Pakistan relentless on US official’s arrest, trial
By IANSSunday, January 30, 2011
ISLAMABAD - Pakistan’s Foreign Office and the Punjab provincial government have refused to budge from their position, despite US pressure, on the issue of the arrest of a US official, held for killing three people in Lahore.
The US authorities are citing diplomatic immunity for the arrested US official.
US ambassador Cameron Munter called former Prime Minister Nawaz Sharif to intervene for the release of accused Ramond Davis, the Daily Jang reported Sunday.
“Nawaz, head of the PML-N that is ruling Punjab with his younger brother as the chief minister, refused to entertain the request,” the paper said.
“The matter is now in [the] court and all principles of justice will be observed,” he was quoted as telling the US envoy.
Earlier, Sharif also chaired a meeting where he was briefed about the developments in the case and directed the officers concerned not to bow to any pressure.
Punjab Law Minister Rana Sanaullah said: “Vienna Convention does not give any right to a diplomat to shoot out in another country like this. If the US consulate does not cooperate with us for handing over the second car and driver, we’ll seek an arrest warrant from the court.”

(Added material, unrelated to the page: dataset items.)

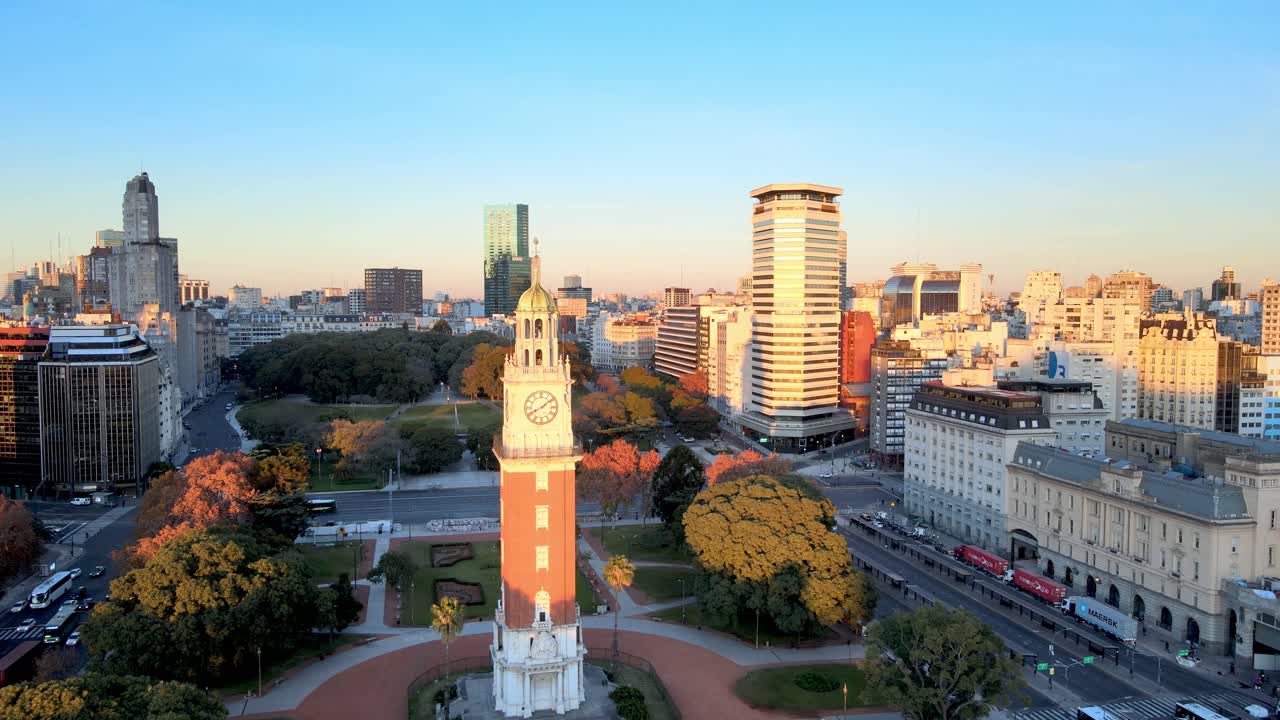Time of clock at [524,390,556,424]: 8:08
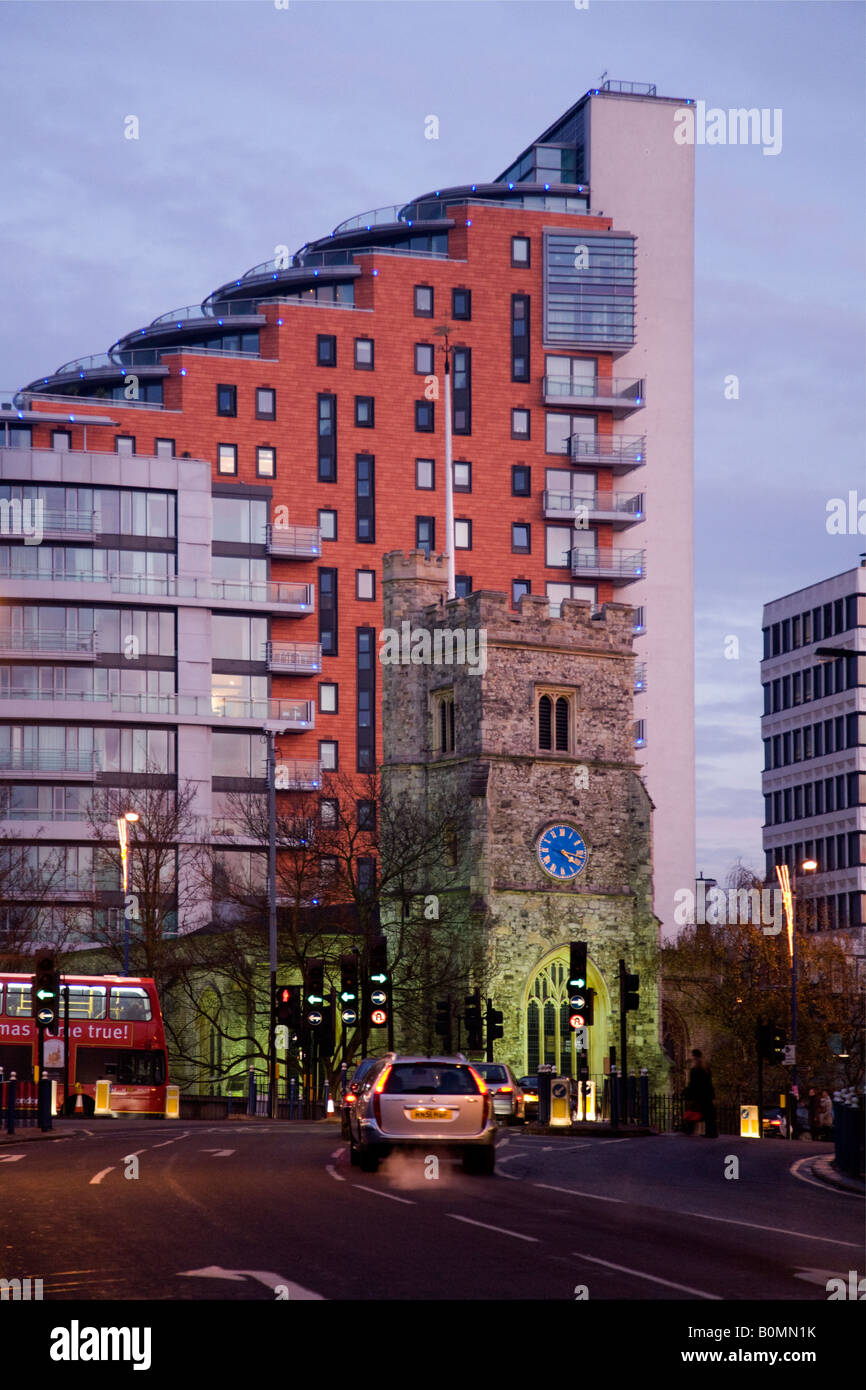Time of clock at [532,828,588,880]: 4:17
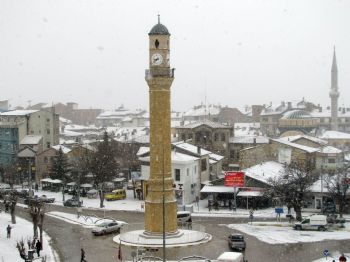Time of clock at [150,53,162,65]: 8:38
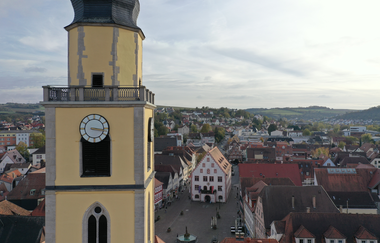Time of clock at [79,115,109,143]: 3:17
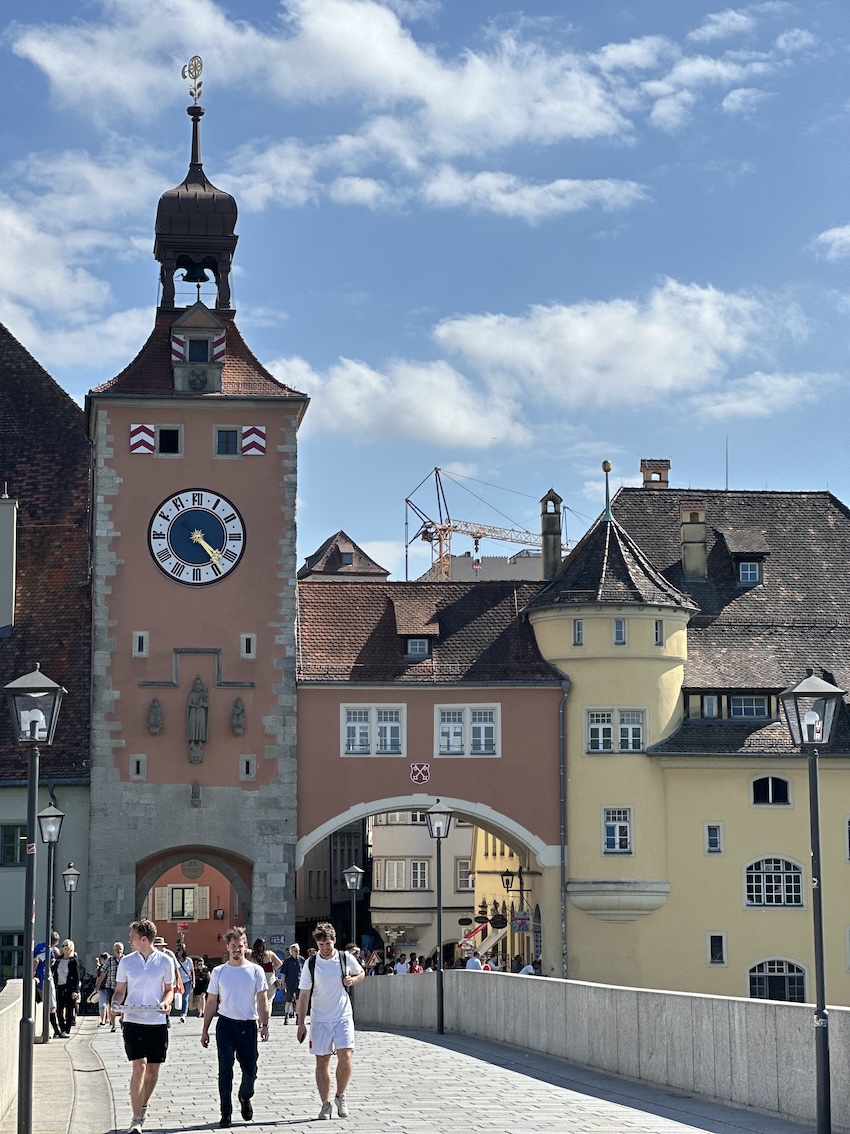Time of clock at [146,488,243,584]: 4:23
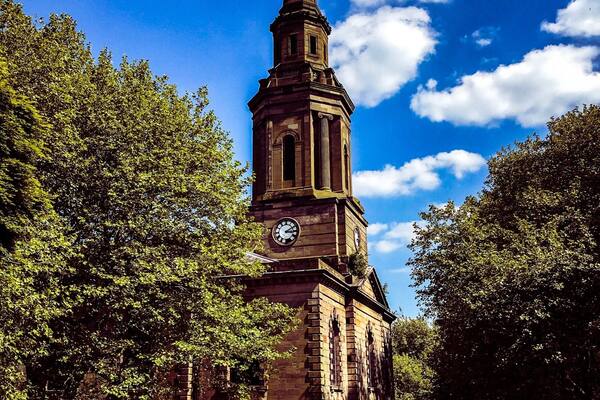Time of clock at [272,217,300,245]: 3:09
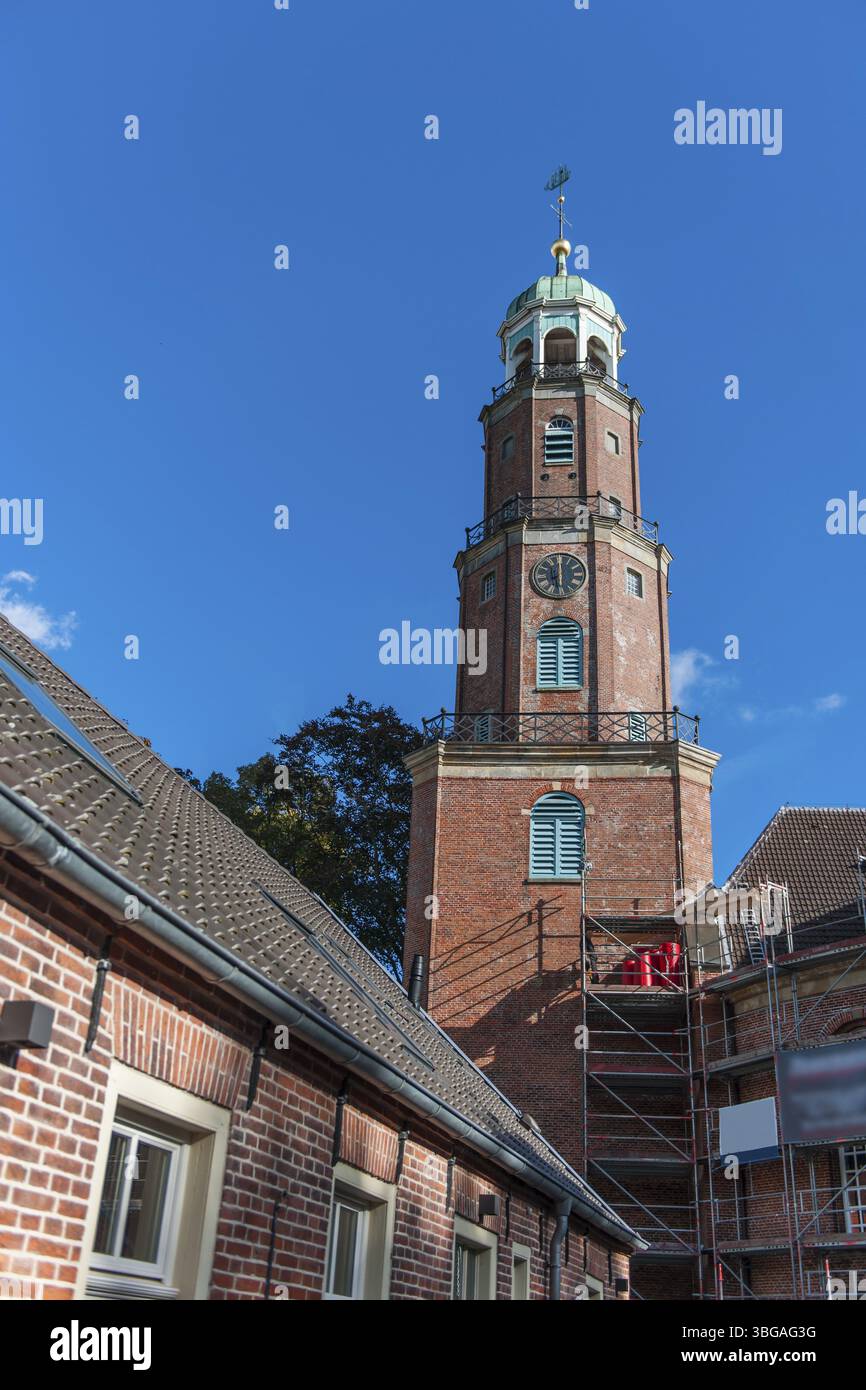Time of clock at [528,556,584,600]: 5:59
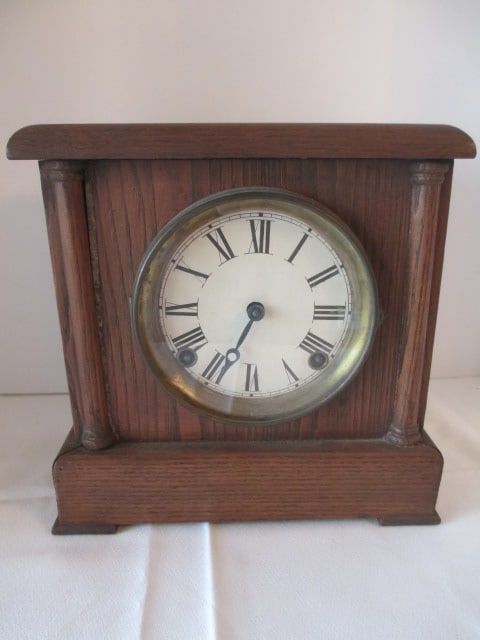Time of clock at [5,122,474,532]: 6:34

Ramond was arrested Thursday after he shot down two people at a busy Lahore road with an automatic weapon he carried. A vehicle escorting him crushed a man to death on its way to the US consulate building.
Ramond has been remanded to police custody where he has claimed that he acted in self-defence.
The US embassy in Islamabad has claimed diplomatic immunity for Davis and his immediate release from what it believes “is unlawful detention by Pakistani authorities”.
Pakistan’s Foreign Office, however, has rejected the plea.
“Ramond is not a diplomat and does not enjoy diplomatic immunity. Otherwise, the US officials would not have to even ask for it,” a Foreign Office spokesman was quoted as saying in the media Sunday.
Meanwhile, the religio-political parties have started rallying around to take the case to its logical end, drawing its comparisons with Aafia Siddiqui case in the US.
Aafia is a Pakistani scientist, who was arrested on charges of having links with Al-Qaeda and has been sentenced by a New York court on charges of shooting US marines at Bargram airbase in Afghanistan.